Mexique: les disparitions forcées, véritable fléau pour le pays

En cette journée internationale des victimes des disparitions forcées, l’ONU pointe du doigt ce problème aux dimensions terrifiantes au Mexique, depuis le début d'une guerre contre les cartels de la drogue. Selon le gouvernement, 32 000 personnes ont disparu dans le pays.

Avec notre correspondant à Mexico,

D'après les chiffres officiels du gouvernement mexicain, plus de 32 000 personnes ont disparu en dix ans. Le pays a même enregistré une augmentation importante en 2016 avec plus de 3 800 disparus, soit dix par jour. Depuis le début de cette année, la tendance est même à la hausse.

Mais ce qui est encore plus inquiétant, c’est que ces chiffres ne reflètent pas la réalité. En effet, on ne peut pas établir avec exactitude le nombre de disparus. Pour la simple et bonne raison que seuls deux cas sur dix seraient dénoncés par les familles de disparus, car elles redoutent l’absence de garanties de sécurité et de protection de la part des autorités qui sont trop souvent de mèche avec le crime organisé.
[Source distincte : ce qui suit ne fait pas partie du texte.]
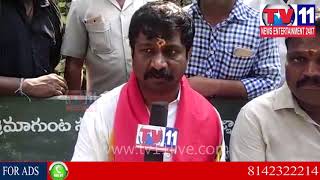 Watch à°ªà±à°°à°•à°¾à°¶à°‚à°œà°¿à°²à±à°²à°¾ à°•à°¨à°¿à°—à°¿à°°à°¿à°²à±‹ à°°à±ˆà°¤à± à°¸à±à°­à°¿à°•à±à°· à°¯à°¾à°¤à±à°° | à°¡à°¾à°•à±à°Ÿà°°à± à°‰à°—à±à°° à°¨à°°à±à°¶à°¿à°‚à°¹à°¾à°°à±†à°¡à±à°¡à°¿ | Tv11 News | 04-11-2017 Video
Les cartels principaux responsables

Ce sont souvent les narcotrafiquants qui enlèvent, assassinent et font disparaître leurs ennemis, souvent d’autres cartels. Mais ce n’est pas tout. Les migrants centraméricains sont fréquemment la proie des trafiquants de drogue qui les séquestrent pour les racketter ou les obliger à travailler pour eux. Ils les exécutent et les font disparaître en cas de refus.

Il y a aussi un phénomène croissant auquel on assiste depuis quelques années : celui de la disparition de jeunes femmes, ou même de très jeunes filles, qui sont enlevées. Elles sont probablement victimes de la traite des personnes ou de réseaux pédophiles. Leurs traces sont totalement perdues, sans savoir si elles sont mortes ou vivantes.

L’Etat aussi impliqué

L'implication d'agents de l’Etat (fonctionnaires, policiers ou membre de l’armée) dans ces disparitions a elle aussi été prouvée. Ils peuvent en être les auteurs, ou aider ou protéger les membres du crime organisé qui parviennent à infiltrer les institutions publiques facilement corruptibles.

Dans l’Etat de Nuevo León, au nord-est du pays, qui compte le plus grand nombre de disparus, 47 % des disparitions ont ainsi été réalisées par des agents de l’Etat, selon une étude récente. Ces disparitions forcées sont donc, pour la plupart, restées impunies.

Autre exemple emblématique de disparition forcée au Mexique : celle des 43 étudiants d’Ayotzinapa en septembre 2014. Ils ont été enlevés par des policiers municipaux et remis à des narcotrafiquants qui les ont fait disparaître. En trois ans, personne n’a retrouvé la trace de ces jeunes.

Une loi sur la disparition forcée attendue

Le gouvernement, lui, se dit dépassé par le problème. De plus, il n’existe toujours pas de législation. Depuis deux ans, le Parlement essaie en vain d’adopter une loi sur la disparition forcée et la disparition commise par des particuliers. Si le Sénat l’a déjà approuvée, la Chambre des députés, elle, traîne les pieds. Pourtant, de l’avis de tous, son adoption est urgente. Elle doit permettre de prévenir et sanctionner ce délit en prévoyant une peine allant jusqu’à 90 ans de prison. Elle doit aussi permettre de dédommager les victimes et leurs familles, de créer un registre des fosses clandestines, une banque nationale d’ADN et un Mécanisme national de recherche des disparus.

Ces recherches sont pour le moment faites par les parents qui fouillent désespérément les centaines de fosses clandestines du le pays dans l’espoir d’y retrouver le corps ou des restes de leur proche disparu.